EXCERPTED DATA START
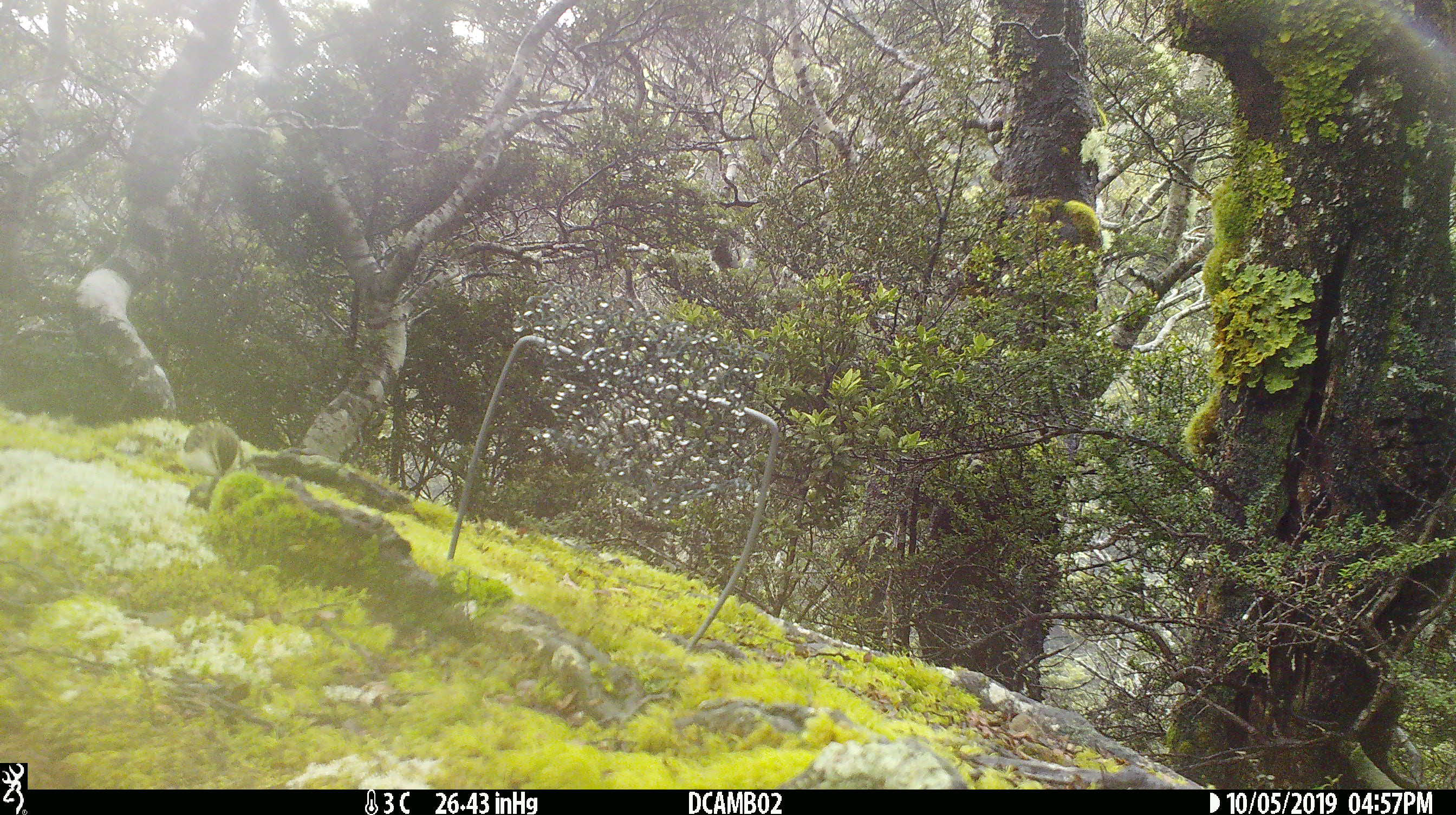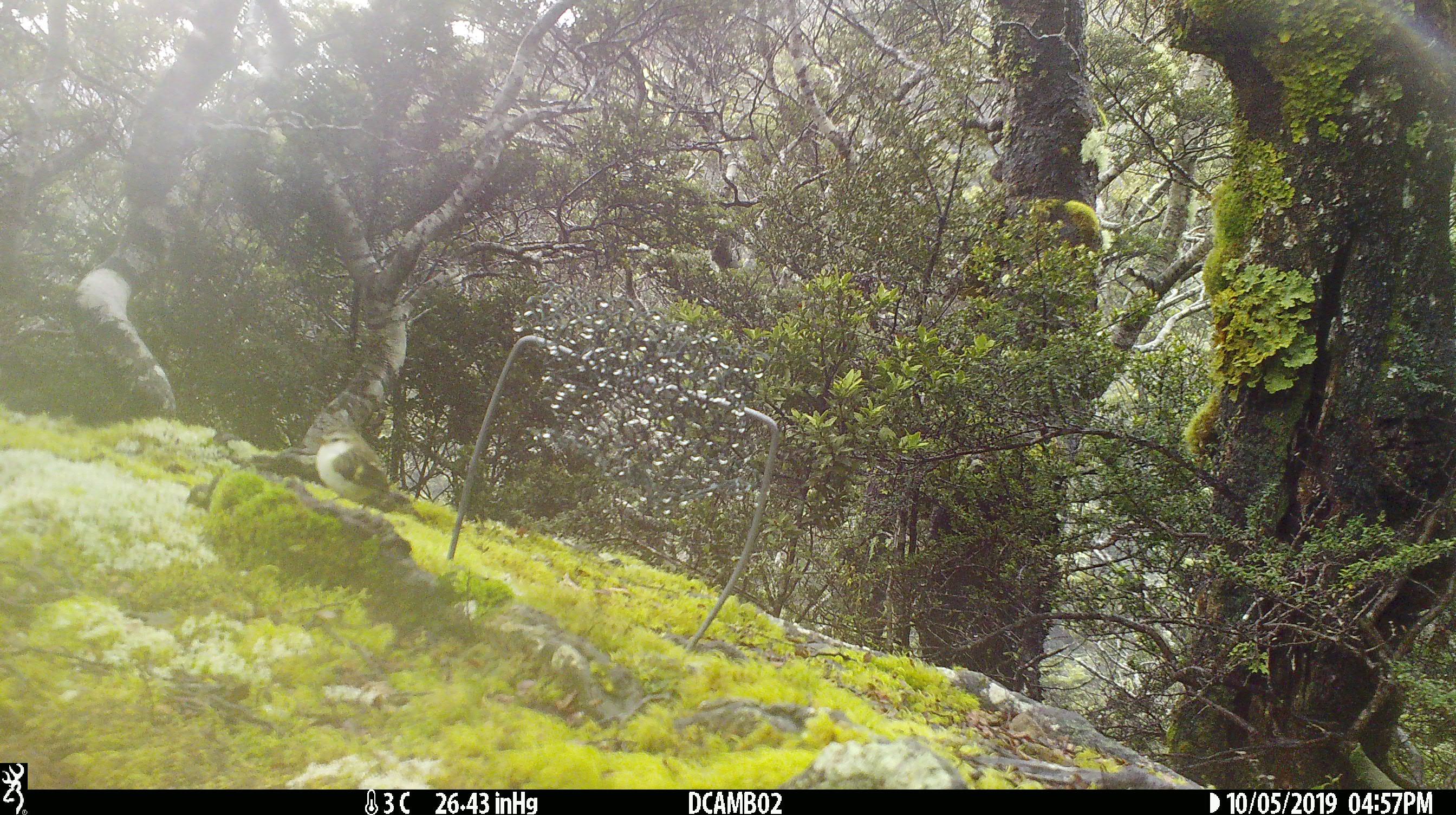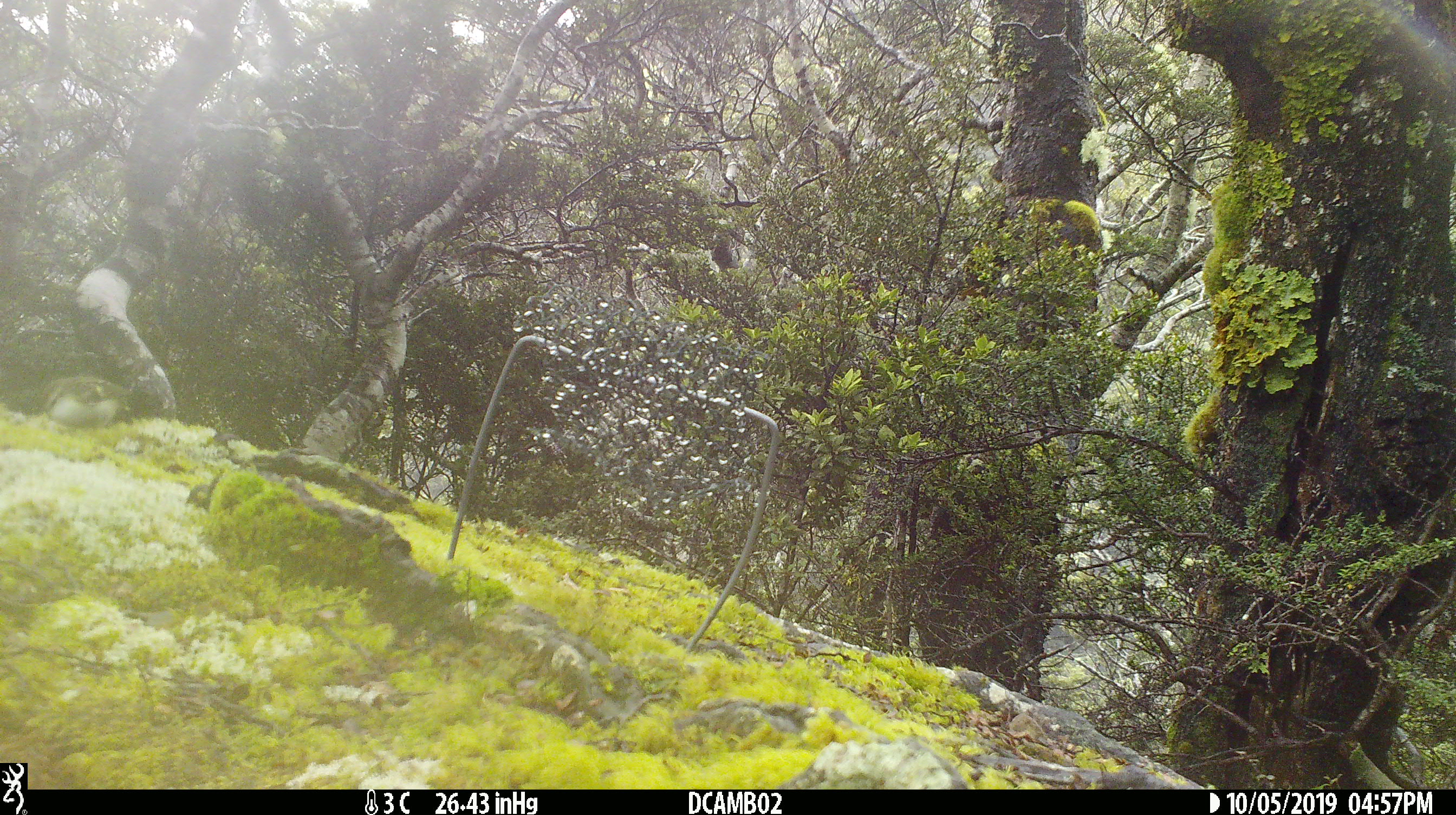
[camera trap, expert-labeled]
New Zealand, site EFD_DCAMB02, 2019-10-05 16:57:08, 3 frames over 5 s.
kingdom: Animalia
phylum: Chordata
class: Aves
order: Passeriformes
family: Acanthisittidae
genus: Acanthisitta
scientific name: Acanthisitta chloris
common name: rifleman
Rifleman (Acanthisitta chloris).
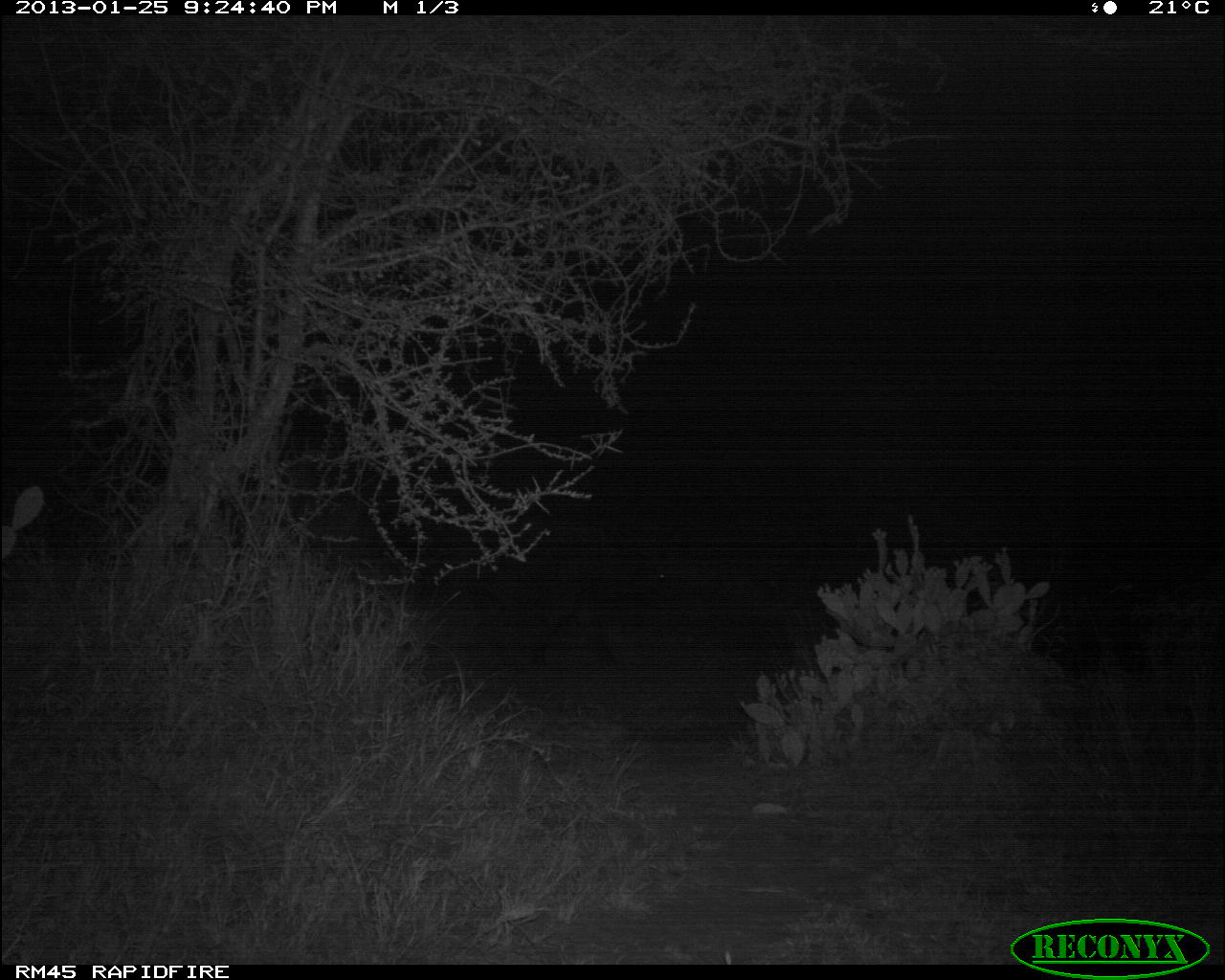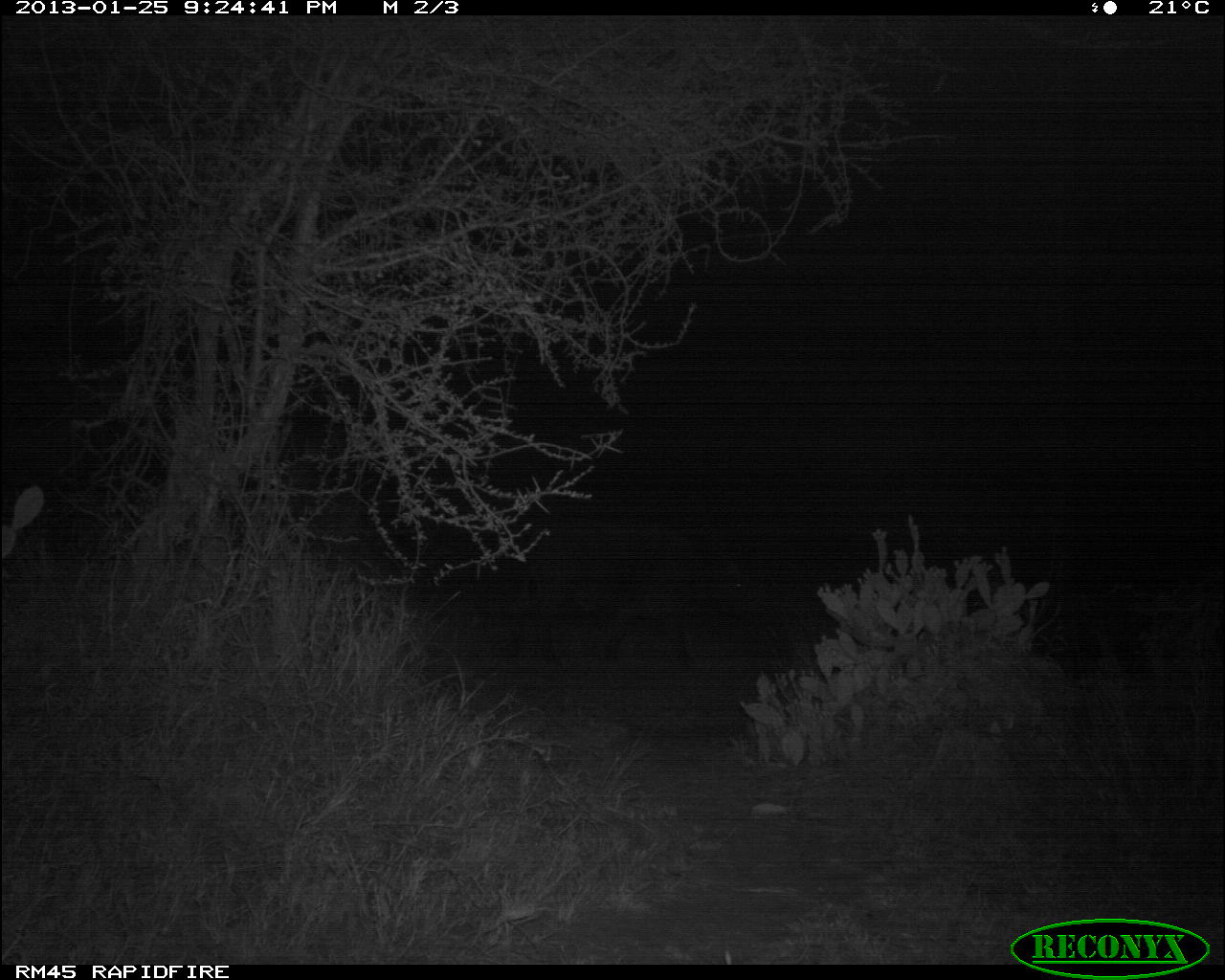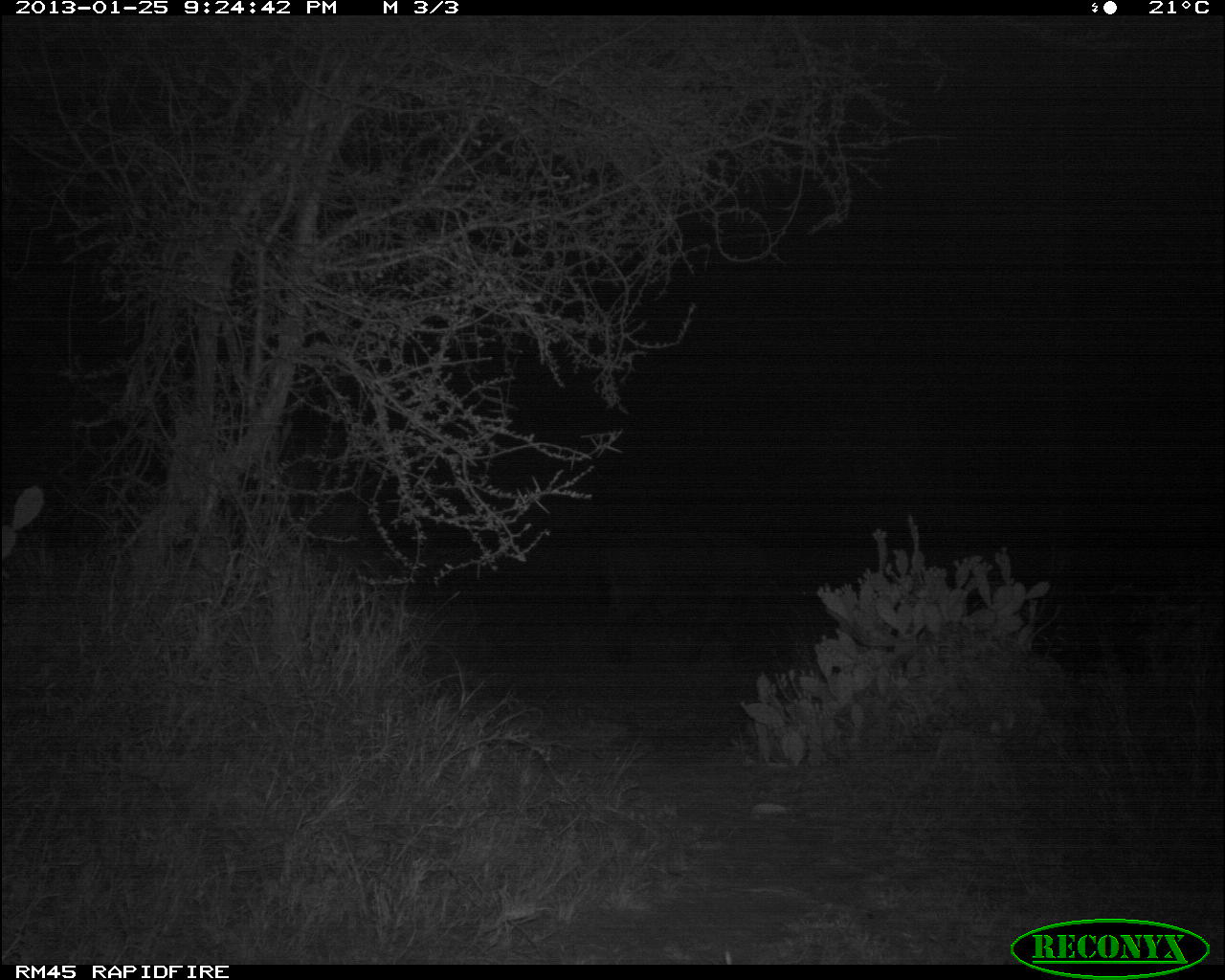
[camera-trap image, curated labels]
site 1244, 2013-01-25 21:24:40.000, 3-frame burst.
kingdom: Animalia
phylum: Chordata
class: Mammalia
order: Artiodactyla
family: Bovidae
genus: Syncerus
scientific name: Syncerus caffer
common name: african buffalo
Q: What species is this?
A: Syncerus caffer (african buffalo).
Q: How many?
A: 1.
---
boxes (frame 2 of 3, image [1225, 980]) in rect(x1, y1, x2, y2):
EXCERPTED DATA END
What's needed is an exact copy of every entry, free of pictures.

■ SOLUTION FOR THIS EXERCISE:
[camera trap, expert-labeled]
New Zealand, site EFD_DCAMB02, 2019-10-05 16:57:08, 3 frames over 5 s.
kingdom: Animalia
phylum: Chordata
class: Aves
order: Passeriformes
family: Acanthisittidae
genus: Acanthisitta
scientific name: Acanthisitta chloris
common name: rifleman
Rifleman (Acanthisitta chloris).
[camera-trap image, curated labels]
site 1244, 2013-01-25 21:24:40.000, 3-frame burst.
kingdom: Animalia
phylum: Chordata
class: Mammalia
order: Artiodactyla
family: Bovidae
genus: Syncerus
scientific name: Syncerus caffer
common name: african buffalo
Q: What species is this?
A: Syncerus caffer (african buffalo).
Q: How many?
A: 1.
---
boxes (frame 2 of 3, image [1225, 980]) in rect(x1, y1, x2, y2):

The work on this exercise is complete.